Pick up the passage on the CDS superfast broadband scheme right after its final sentence and keep it going. The data that comes after the passage is separate from it.
** start Given text **
As many readers will recall the CDS scheme has had a rocky year, which started in June 2015 when the local authorities found themselves unable to agree a Superfast Extension Programme (SEP) contract with BT that could have expanded superfast broadband (24Mbps+) coverage to an additional 34,400 premises by the middle of 2020 (here).

At present the CDS project is working with BT to make “superfast broadband” networks available to over 90% of local homes and businesses by the end of 2016, but the councils felt as if the operator’s proposed expansion beyond the 90% goal did not represent “value for money” and would fail to reach the 95% coverage target. On the flip side BT found the economic case to be very challenging, not least due to the remote rural terrain.

The decision left the councils stumbling around to find an alternative, which was likely to require an open market tender and involve alternative network providers (several fixed line and wireless ISPs have expressed an interest). The decision was also taken just as the old umbrella EU State Aid agreement expired and a new one has only just been agreed this week, which has of course added to the delays.

Unfortunately the South Somerset District Council (SSDC) has now thrown an additional spanner into the works after a recent report and meeting chose to retain the £640,000 provisional allocation that was originally committed to the CDS scheme in June 2015 (credits to View News for the spot).
** end Given text **
** start Items **
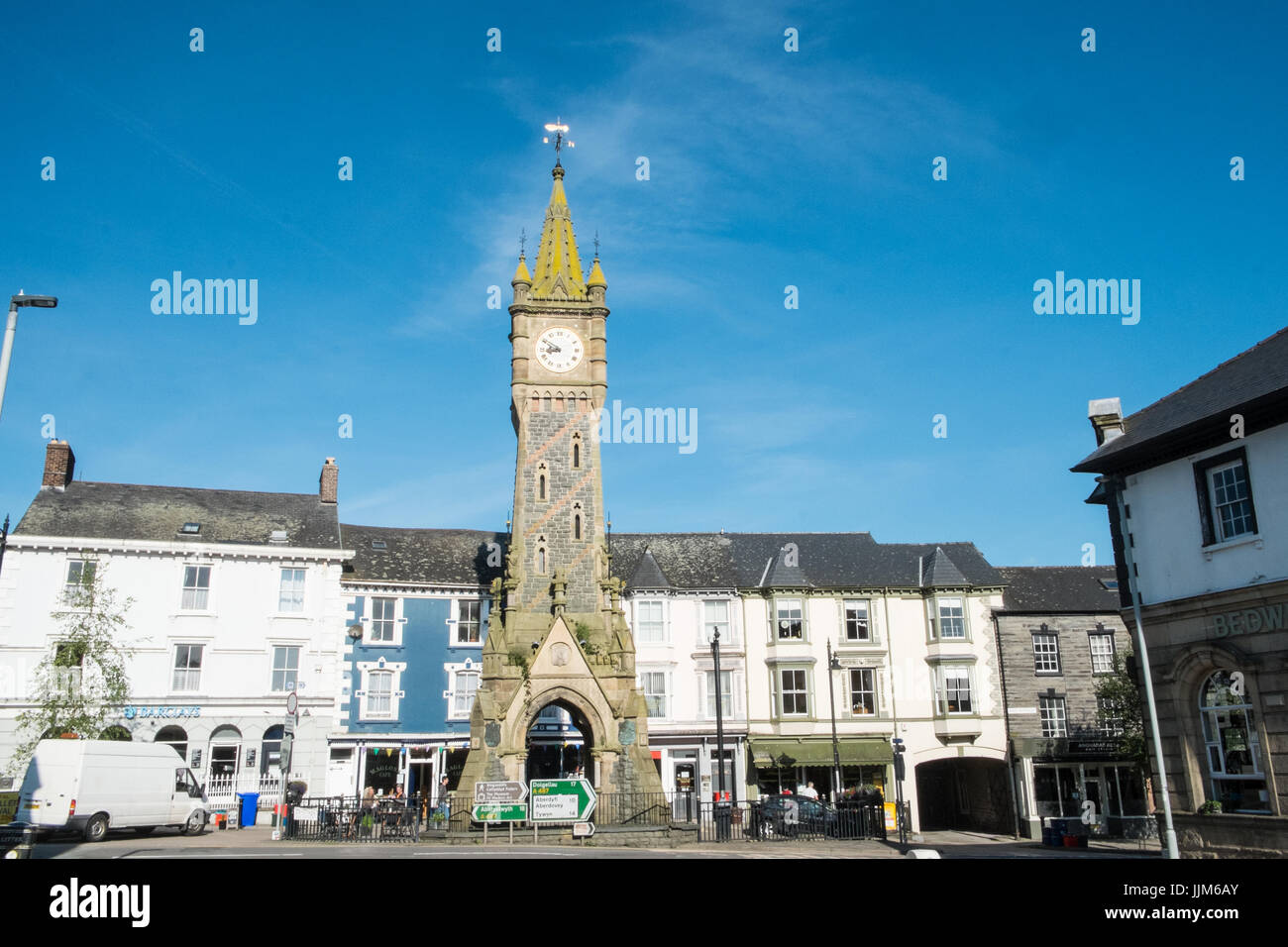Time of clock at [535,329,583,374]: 8:50
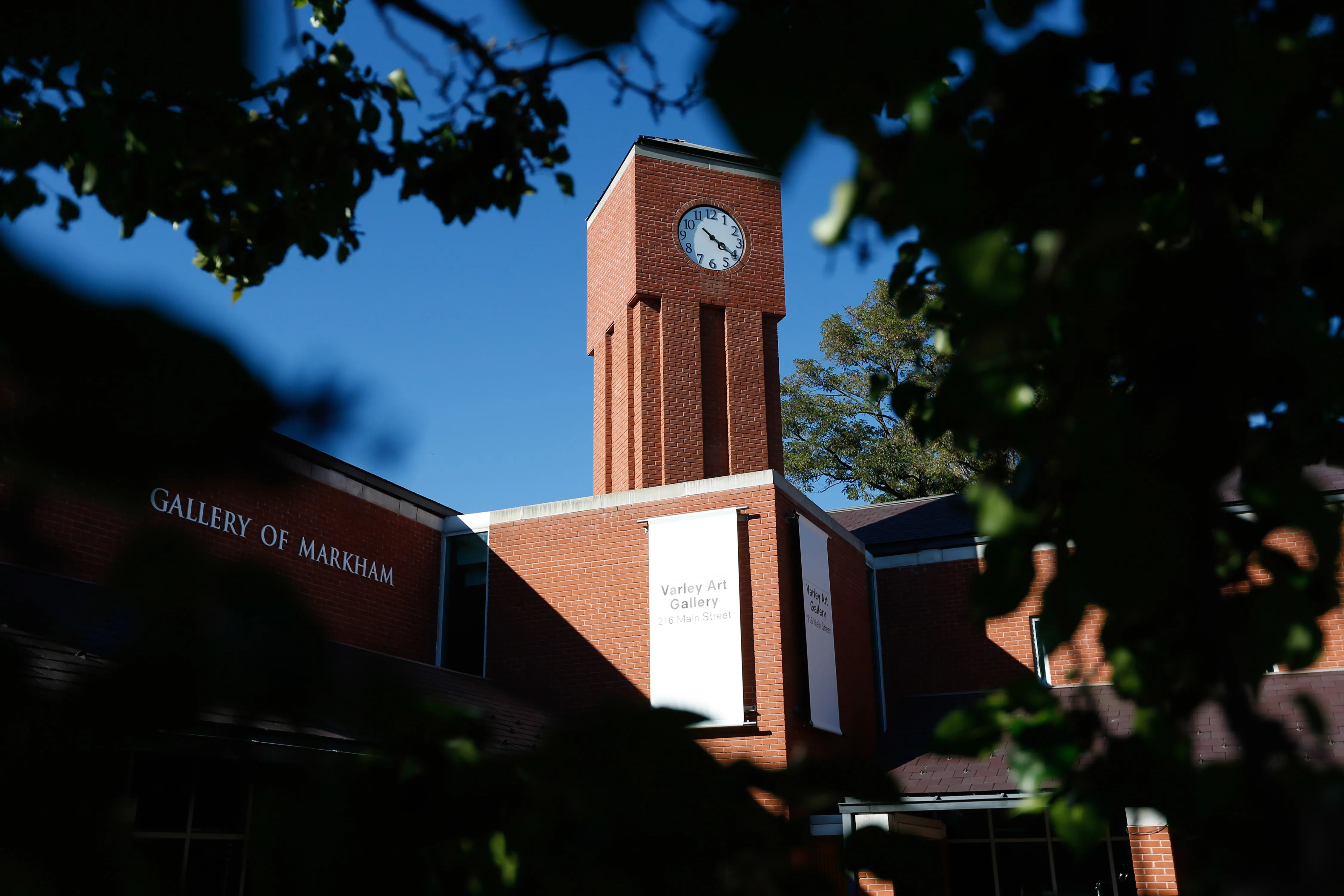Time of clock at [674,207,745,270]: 4:21
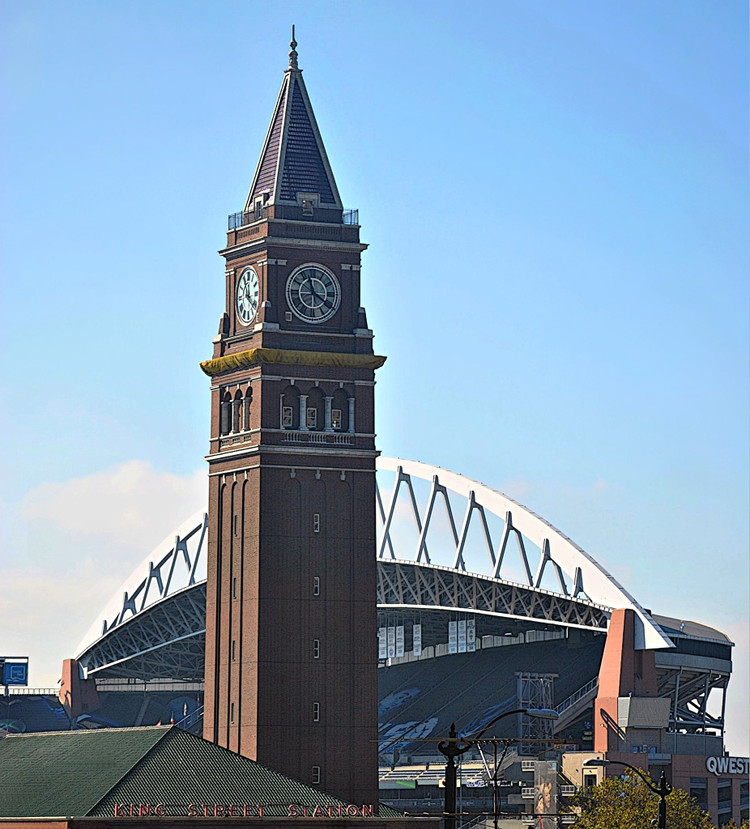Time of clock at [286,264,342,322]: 11:20
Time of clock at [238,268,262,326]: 11:21
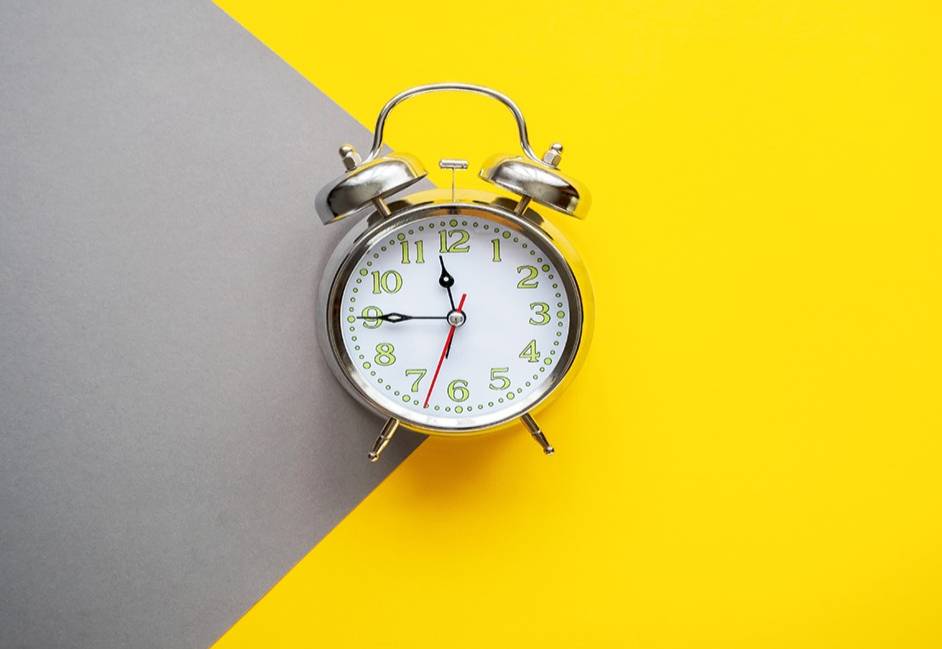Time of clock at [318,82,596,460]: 11:44
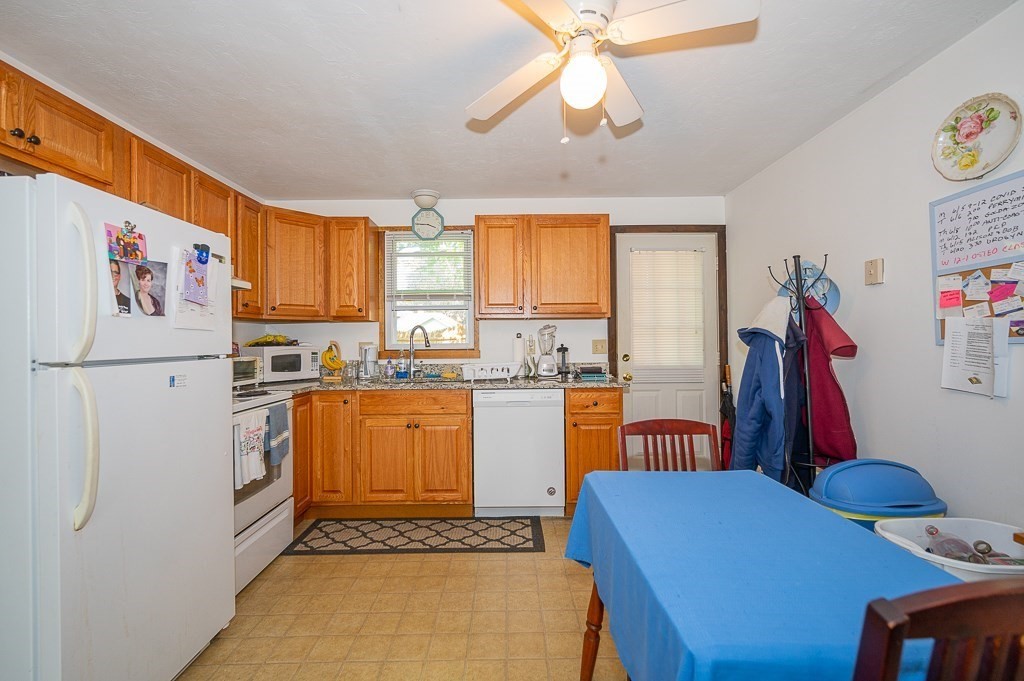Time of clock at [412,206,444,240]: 3:45
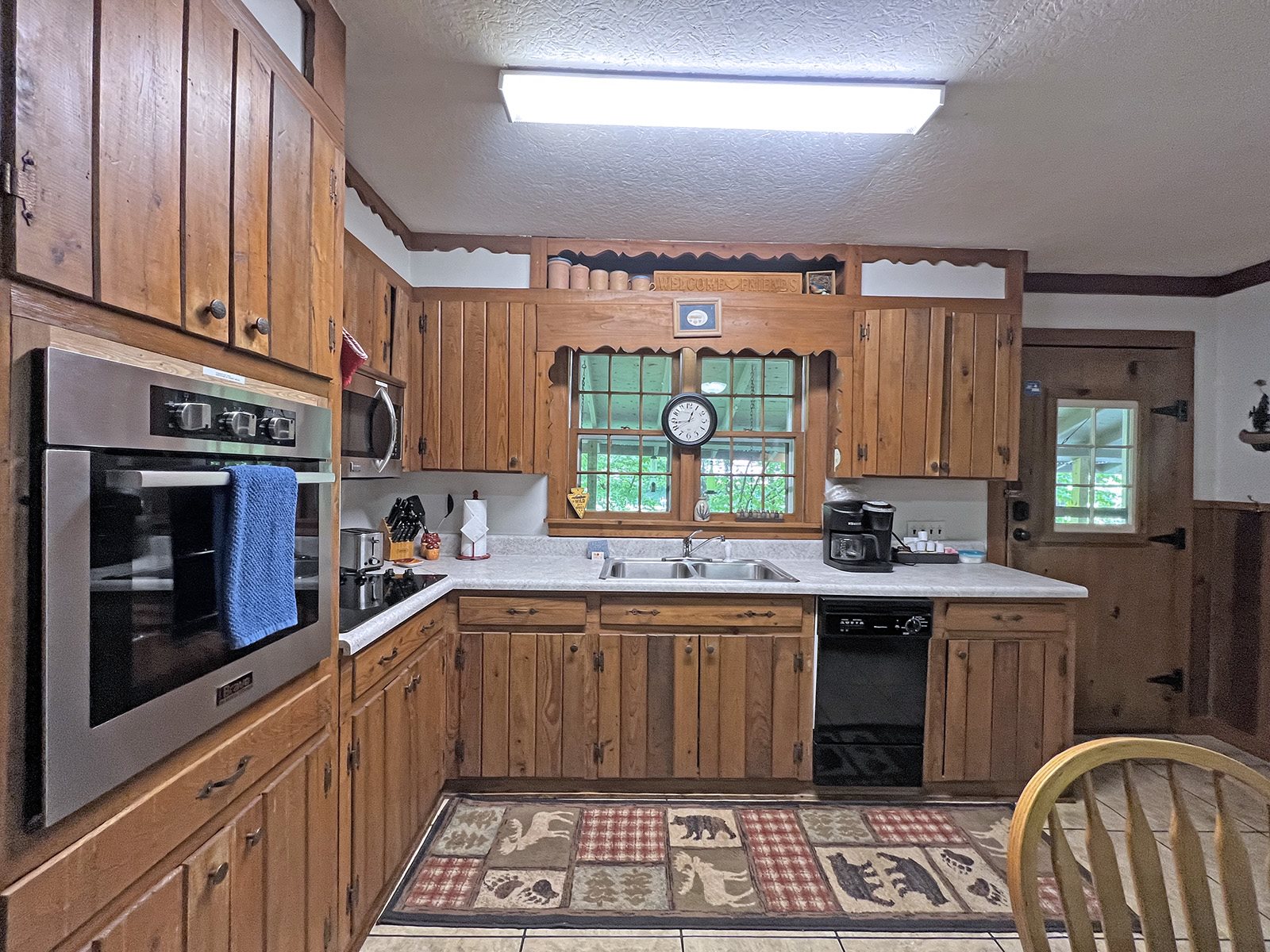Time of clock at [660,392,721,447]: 12:43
** end Items **
__Answer__
SSDC Council Statement

“[The council] considered the report and, given the current uncertainty surrounding the Superfast Broadband programme occasioned by the Queen’s speech announcement and the report of £258m BT profit that is being returned to the programme, this Council resolved to retain the £640,000 provisional allocation to Connecting Devon and Somerset made in June 2015, until there was greater clarification on how and where that money would be utilised for the benefit of South Somerset residents or businesses.”

The CDS project has yet to reveal their plans for clawback (gain share), which is the contract mechanism that requires BT to return part of the public investment when adoption of the new service passes beyond the 20% mark in related areas; this can then be reinvested to boost network coverage. Overall around £258 million has so far been confirmed across the UK and CDS should receive a reasonable slice of that.

Similarly the Government’s plan to introduce a 10Mbps USO (summary of the issues), which was again confirmed as part of the recent Queen’s Speech, has thrown an additional spanner into the works as the local authority is not sure how much impact this might have upon their future strategy. Admittedly the USO may only be set at 10Mbps, but some of the technologies being proposed to help deliver it might also impact “superfast” coverage too.

On top of that SSDC had “expressed a wish” that the benefit of the future programme be targeted at businesses, although this would be somewhat in conflict with the programme’s original purpose that is focused upon connecting remote rural communities and not only SMEs.

Meanwhile other counties around the UK appear to have had no problems dealing with the question of clawback, often as part of a separate / unique extension contract to the main project. Similarly the USO policy is not expected to be finalised until around 2017/18 and it won’t then be enforced until 2020.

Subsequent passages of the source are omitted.